» **Quoted text**
============
[uf-discuss] human readable date parsing

Tantek Ç elik tantek at cs.stanford.edu
Fri May 4 07:53:33 PDT 2007


(apologies for top posting but this is in response to Al's entire message,
not to any specific point in particular)

Al,

VERY well written.  That's perhaps the clearest explanation I have seen of
why it is important to have visible information, even somewhat visible
rather than invisible.

May I quote what you wrote in part or in full on microformats wiki?

Thanks,

Tantek


On 5/3/07 6:18 PM, "Al Gilman" <Alfred.S.Gilman at ieee.org> wrote:

> At 12:24 AM +0100 4 05 2007, Patrick H. Lauke wrote:
>> Tantek Çelik wrote:
>> 
>>> 2. Keep both copies of the data at least somewhat visible to humans so that
>>> at least *some* human eyes/ears can easily inspect both copies and ensure
>>> that they have not diverged.
============
» **Objective**
Reproduce the mailing list message on human readable date parsing in full, character for character.

» **Recorded information**
============
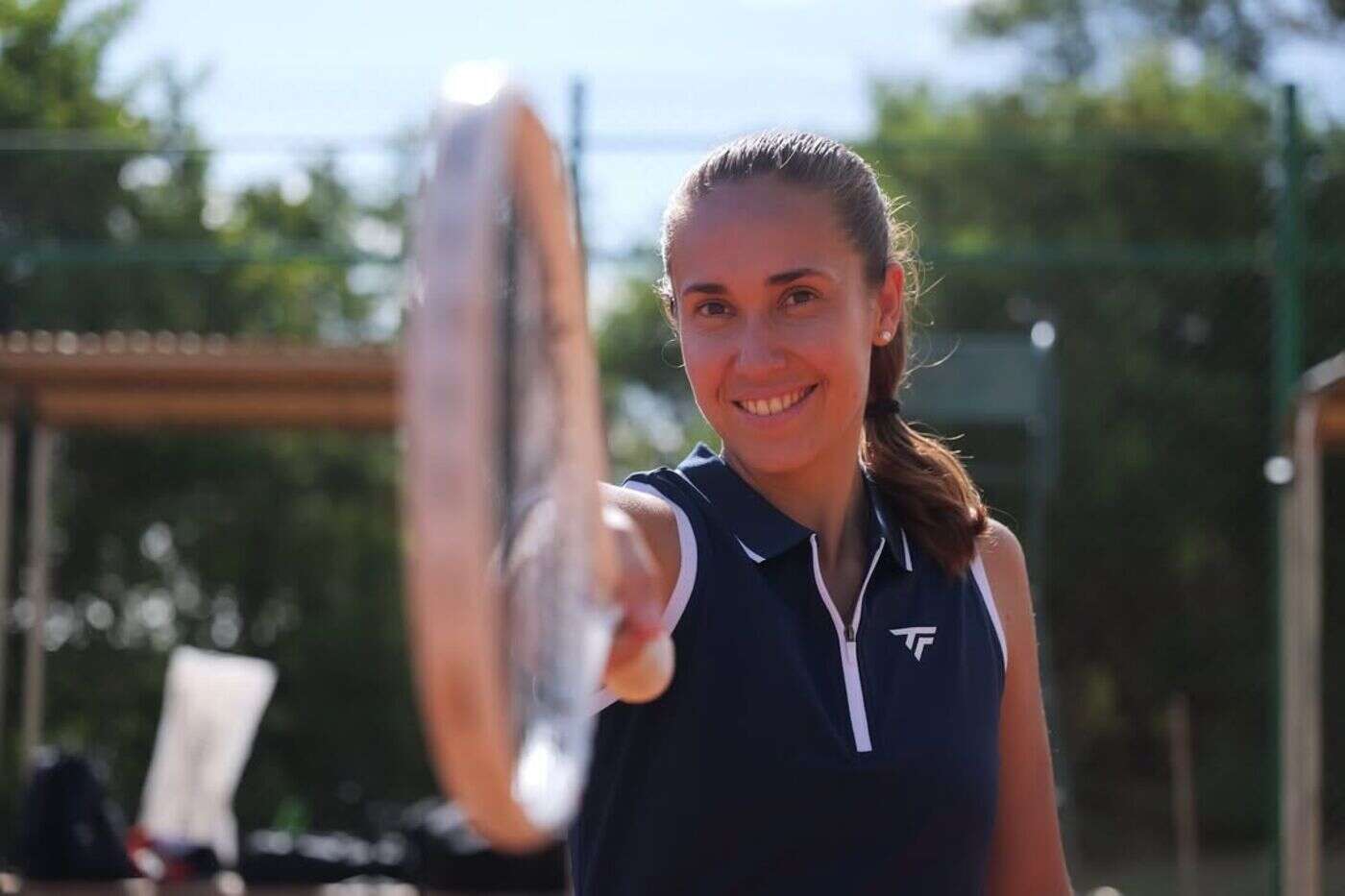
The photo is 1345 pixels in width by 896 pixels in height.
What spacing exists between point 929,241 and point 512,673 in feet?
============
» **The completed task**
[uf-discuss] human readable date parsing

Tantek Ç elik tantek at cs.stanford.edu
Fri May 4 07:53:33 PDT 2007


(apologies for top posting but this is in response to Al's entire message,
not to any specific point in particular)

Al,

VERY well written.  That's perhaps the clearest explanation I have seen of
why it is important to have visible information, even somewhat visible
rather than invisible.

May I quote what you wrote in part or in full on microformats wiki?

Thanks,

Tantek


On 5/3/07 6:18 PM, "Al Gilman" <Alfred.S.Gilman at ieee.org> wrote:

> At 12:24 AM +0100 4 05 2007, Patrick H. Lauke wrote:
>> Tantek Çelik wrote:
>> 
>>> 2. Keep both copies of the data at least somewhat visible to humans so that
>>> at least *some* human eyes/ears can easily inspect both copies and ensure
>>> that they have not diverged.